Tax bill aids ‘most,’ not all: Mitch
Senate Majority Leader Mitch McConnell said on Sunday that it’s “impossible” to guarantee the GOP tax bill will give a tax cut to all middle-class Americans, but insisted “most” should see relief next year.
Acknowledging negative polls about the sweeping tax plan Republican senators passed Saturday, McConnell (R-Ky.) remained confident that Americans would like the final product.
“We’ll see how unpopular it is when people start noticing they’re paying less in taxes, the economy’s growing, there are more jobs and opportunity,” he told CBS’s “Face the Nation.”
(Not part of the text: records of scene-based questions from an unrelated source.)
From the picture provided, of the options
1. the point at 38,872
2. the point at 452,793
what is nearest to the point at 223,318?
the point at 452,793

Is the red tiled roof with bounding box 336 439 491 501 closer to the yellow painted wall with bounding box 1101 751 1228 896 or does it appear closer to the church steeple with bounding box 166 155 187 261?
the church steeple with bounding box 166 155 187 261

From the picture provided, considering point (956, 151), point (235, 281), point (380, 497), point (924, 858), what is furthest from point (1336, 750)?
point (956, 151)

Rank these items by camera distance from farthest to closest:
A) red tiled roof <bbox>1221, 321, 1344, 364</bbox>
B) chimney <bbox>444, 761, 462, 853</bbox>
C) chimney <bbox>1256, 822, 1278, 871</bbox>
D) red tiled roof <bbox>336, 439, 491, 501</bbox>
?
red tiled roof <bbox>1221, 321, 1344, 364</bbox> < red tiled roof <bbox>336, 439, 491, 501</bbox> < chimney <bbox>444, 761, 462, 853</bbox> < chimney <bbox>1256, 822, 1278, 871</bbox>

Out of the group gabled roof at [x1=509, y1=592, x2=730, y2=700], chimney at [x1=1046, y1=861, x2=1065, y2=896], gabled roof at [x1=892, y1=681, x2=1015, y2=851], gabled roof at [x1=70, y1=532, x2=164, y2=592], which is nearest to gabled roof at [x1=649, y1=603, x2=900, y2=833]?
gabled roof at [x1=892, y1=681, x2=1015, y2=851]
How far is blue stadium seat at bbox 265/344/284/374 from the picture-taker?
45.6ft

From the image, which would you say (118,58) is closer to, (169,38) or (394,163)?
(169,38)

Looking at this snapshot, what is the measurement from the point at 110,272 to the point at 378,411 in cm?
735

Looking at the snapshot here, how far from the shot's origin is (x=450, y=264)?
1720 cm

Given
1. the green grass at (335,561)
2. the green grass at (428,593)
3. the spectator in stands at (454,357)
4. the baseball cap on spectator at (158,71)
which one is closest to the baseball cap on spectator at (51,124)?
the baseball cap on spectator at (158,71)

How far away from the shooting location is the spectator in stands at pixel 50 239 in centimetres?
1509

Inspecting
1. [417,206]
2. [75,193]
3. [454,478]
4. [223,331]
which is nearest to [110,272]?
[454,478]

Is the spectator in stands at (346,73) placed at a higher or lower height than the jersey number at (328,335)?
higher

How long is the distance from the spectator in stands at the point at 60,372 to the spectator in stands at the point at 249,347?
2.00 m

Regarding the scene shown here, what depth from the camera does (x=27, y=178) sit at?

The tax plan will slash corporate rates from 35 percent to 20 percent, lower some individual rates and curb deductions.
But New York Republicans have blasted the plan for likely raising taxes on individuals in high-tax states by eliminating state tax deductions.
Asked whether all middle-class Americans would get a permanent tax break, McConnell said, “It’s impossible to do that.
“You can’t craft any bill that would guarantee no one was in a special category that might get a tax increase,” he said. “What I can tell you is that every segment of taxpayers, every category of taxpayers on average gets significant relief.”
The House and Senate versions will have to be reconciled this week and approved again by both chambers.
President Trump wants to sign a bill into law by Christmas.
“We’re not that far apart,” Sen. John Barrasso (R-Wyo.) told “Fox News Sunday” of the bills in the upper and lower chambers. “Fundamentally, for the American public, we double the standard deduction, double the child tax credit and lower the rates.”